As gas prices soar, truckers battle record costs
A rattled industry keeps on rolling, but between diesel prices and rising demand, it's a bumpy ride.
Just last week, Dave West stopped to fill up one of the tanks on his 18-wheeler. The bill: $258.
It wasn't so long ago that $258 would have covered the cost of both tanks. Not anymore. With oil prices closing above $50 a barrel on Friday for the first time in 21 years, and the national average for the price of diesel hitting $2 a gallon for the first time ever, shock waves are rippling through the transportation industry - the main consumer of diesel fuel.
That price per gallon is more than 40 percent higher than at this time last year, according to the US Department of Energy, affecting everything from trucks to ships to railroads. As Hurricane Ivan's damage to oil production in the Gulf of Mexico combines with increasing global demand, concern is rising about oil prices dragging down the national economy.
When fuel prices rise, most Americans can cut back on weekend trips, take public transportation, or use the family sedan instead of the SUV. But there are no such alternatives in the business of moving things from one place to the next. Fuel is a hard cost, the greatest expense after labor.
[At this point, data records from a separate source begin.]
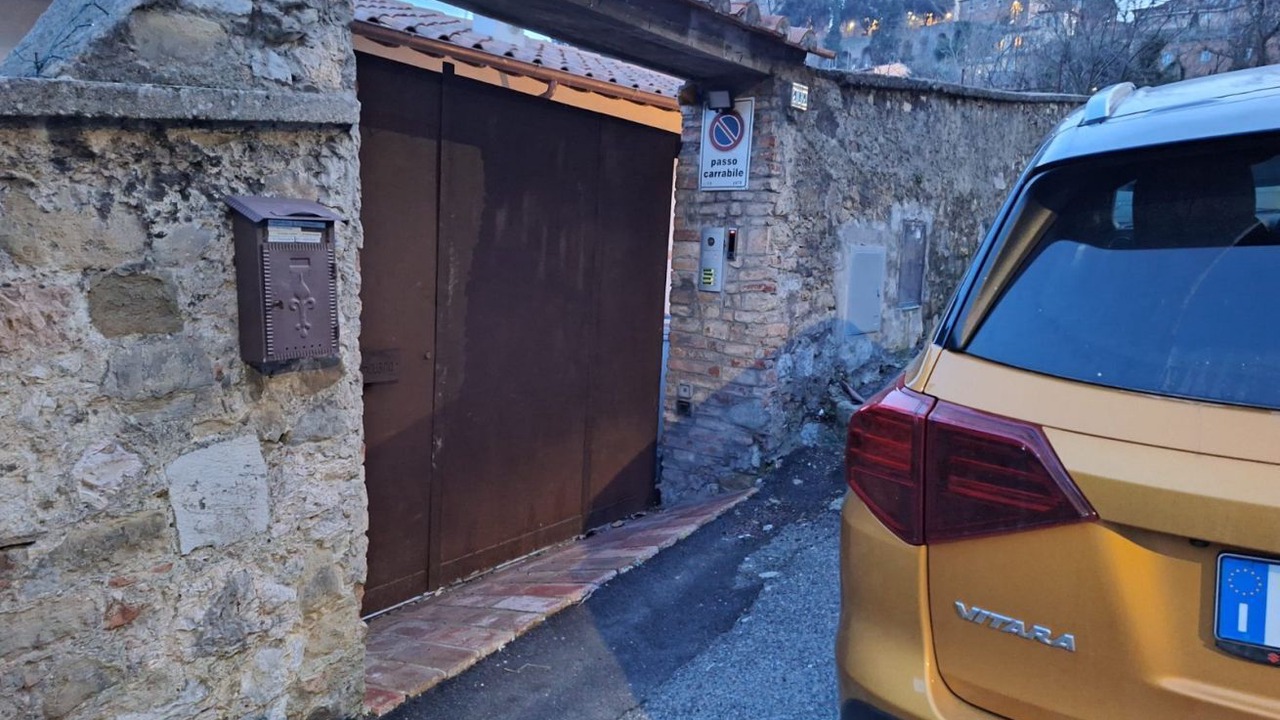 Photo of Outdoor in Perugia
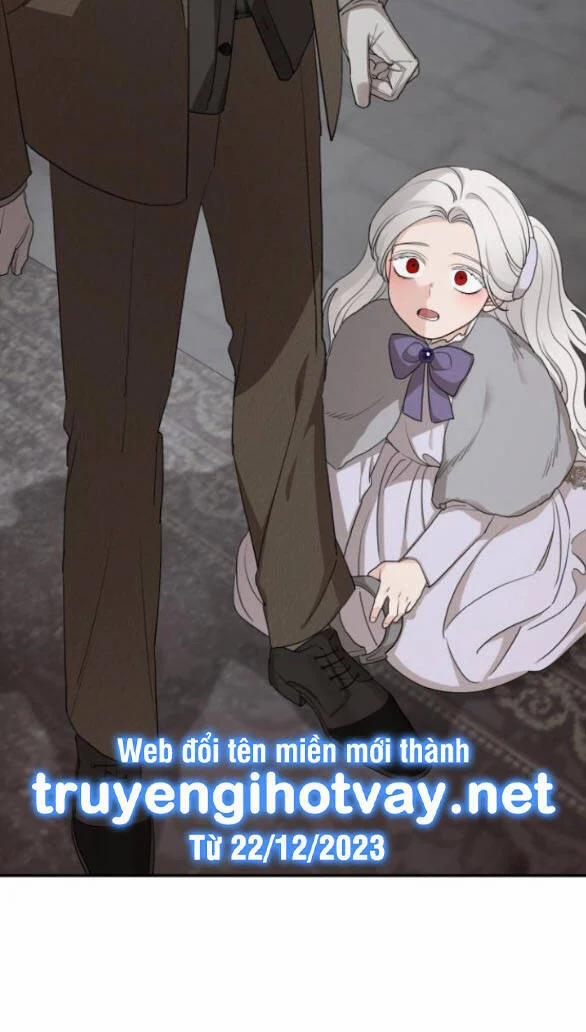 Gia Đình Chồng Bị Ám Ảnh Bởi Tôi 89.1 trang 33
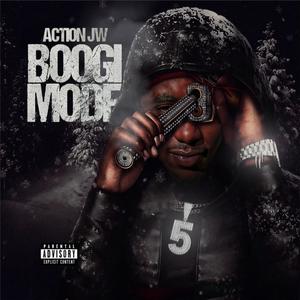 HotBoy 5z (feat. Backstreet5, BabyBelly & SOG Recklezz) (Explicit)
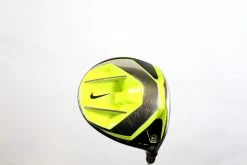 Nike Vapor Speed Driver - Right-Handed - 8.5 Degrees - Regular Flex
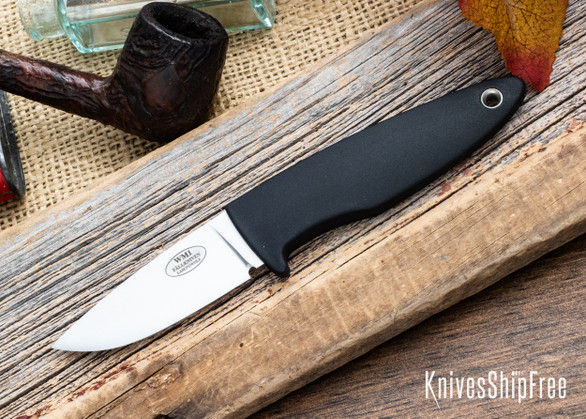 Fallkniven: WM1 Sporting Knife - VG-WOLF Steel - WM1z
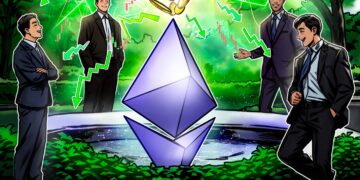 Cointelegraph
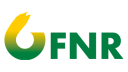 FNR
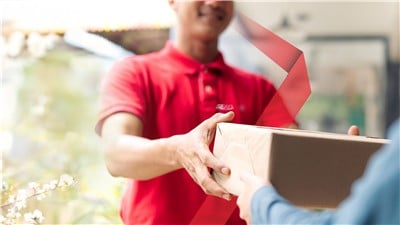 Seko Logistics Achieves World Class Global Net Promoter Score Of +71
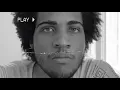 Bg Jimy - Dancing on the Corner (Official Video Clip)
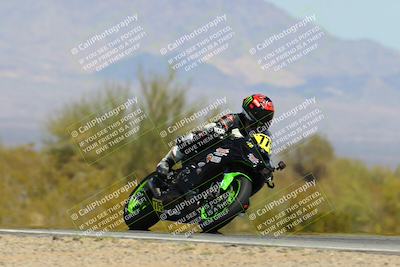 media/Mar-21-2025-CVMA Friday Practice (Fri) [[30cd4fe323]]/3-Racer 2/Session 5 (Turn 9 Entry)/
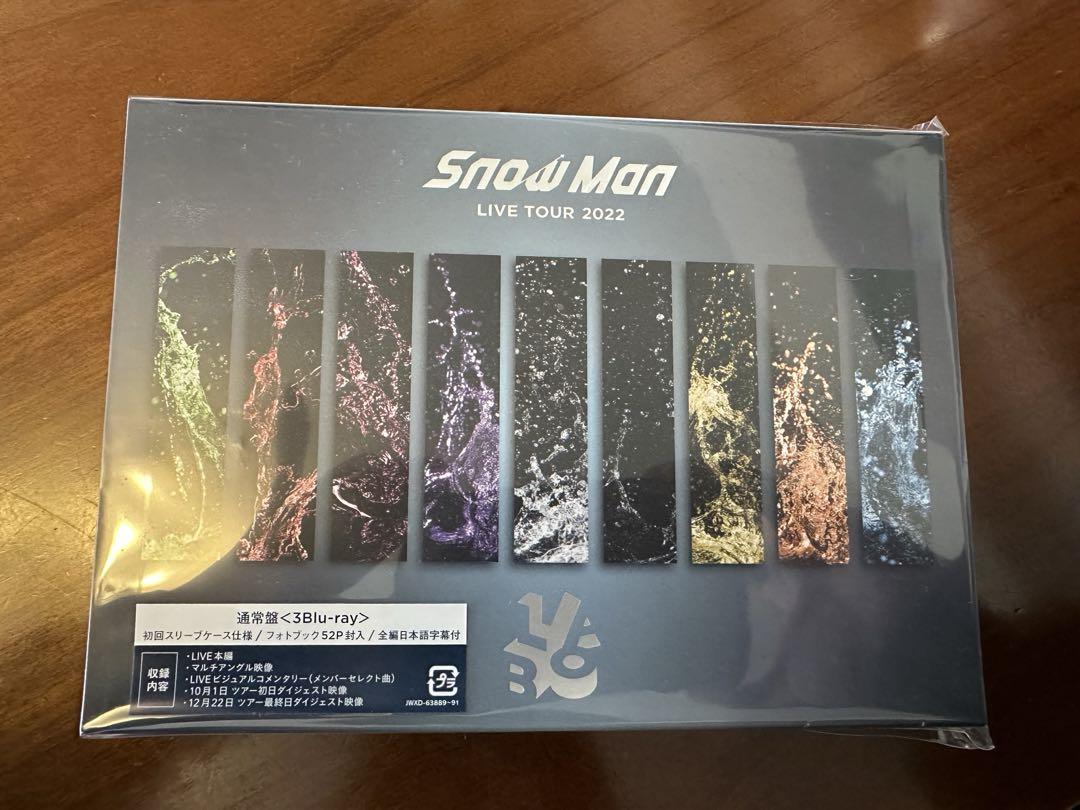 Tomo様　サイズS TAKEO KIKUCHI 最大47% 11/25から タケオキクチ スーツケース 機内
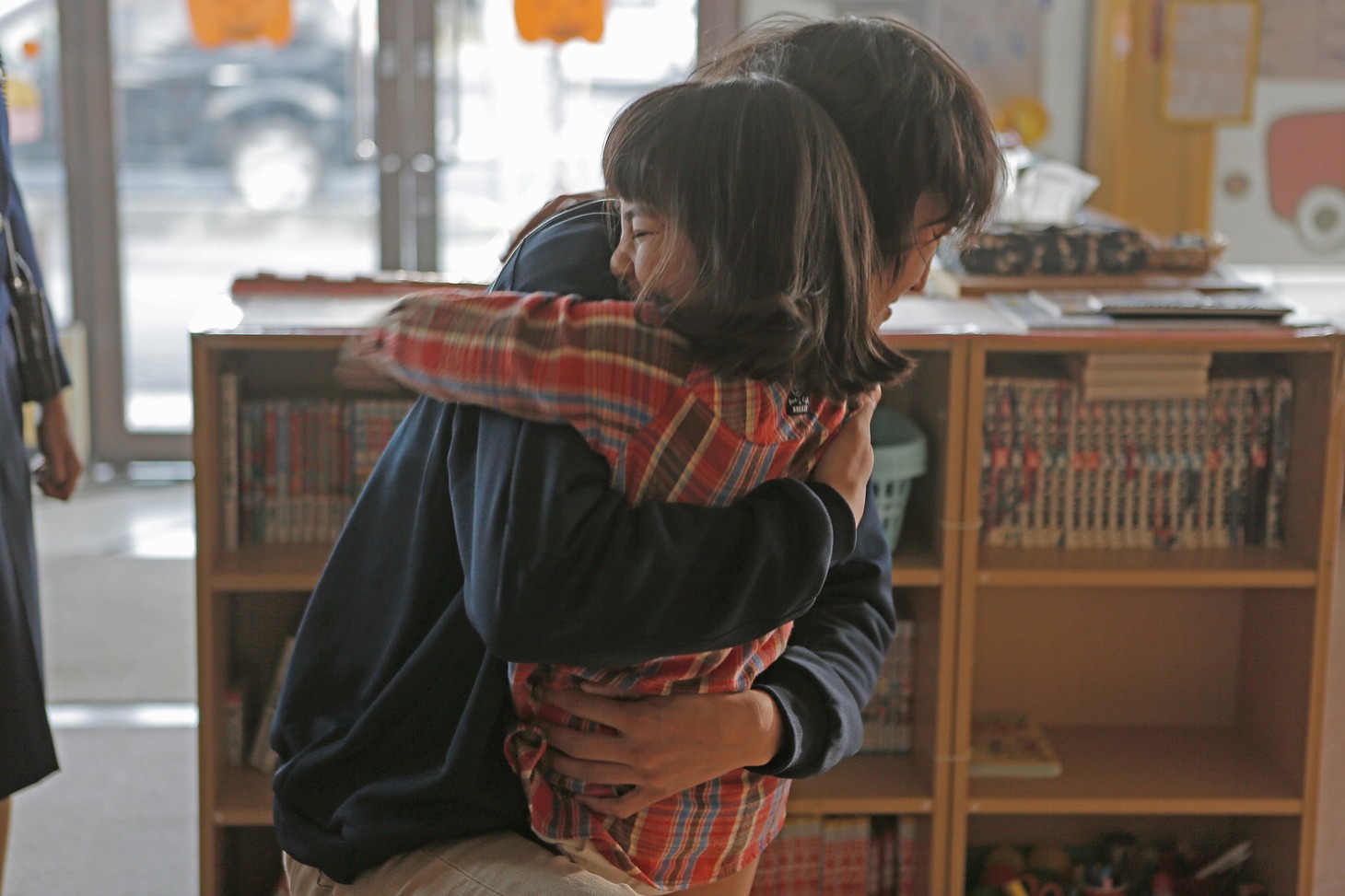 「ごっこ」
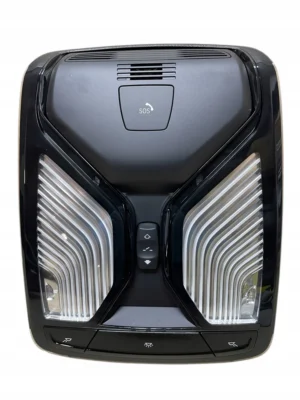 LAMPKA PODSUFITKI WNĘTRZA BMW 5 G30 LCI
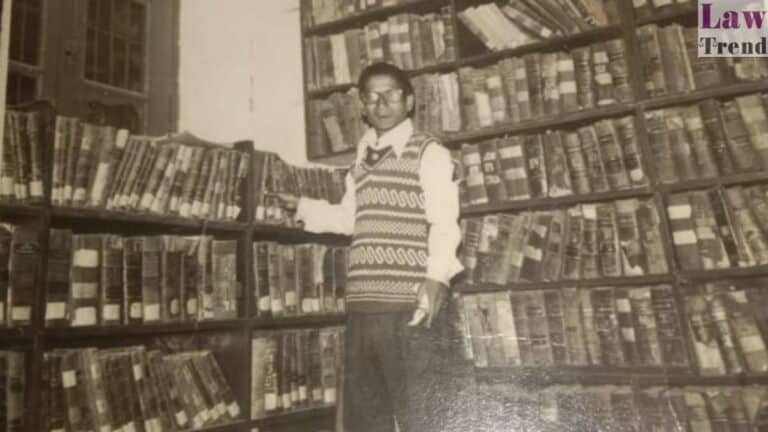Jalaluddin Ansari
"Transportation is getting to be a very expensive commodity," says Tom Wade, a board member of the Transportation Association in Laredo, Texas, the busiest inland port in North America. "And it's going to be expensive for the consumer as well, with all those costs passed on."
But independent truck drivers, who can't pass along higher fuel prices, are feeling them the most. Any price hike, no matter how small, can significantly affect their bottom line.
"For independent owner-operators, it means more money coming out of our pocket and less money to put back into the truck. And if you don't keep your truck up, you go out of business," says Mr. West, adjusting his cowboy hat before hitting the road.
At America's truck stops, stories are swapped over plates of chicken-fried steak and pie à la mode: Independent owner-operators have been returning their keys to dealerships and walking away from their trucks, hauling for companies for the first time in their careers, or quitting the business altogether.
The loss of experienced drivers is of particular concern in the industry, which is struggling to attract new truckers. Word is out that fuel costs comprise as much as 25 to 35 percent of an independent's expenses.
These high prices are coming at a particularly bad time for the industry, says Bob Costello, chief economist at the American Trucking Associations in Alexandria, Va. "This is a busy time of year for trucking. We are coming into our peak demand season, with more trucks on the road than at any time of the year," he says.
In addition to extra demand during the holiday season, demand is up in general: a 7.2 percent rise over last year.
But some truckers worry that passing the cost of fuel on to the consumer will slow the economy and therefore slow demand for their services. "The whole situation is very unsettling," says Mr. Costello.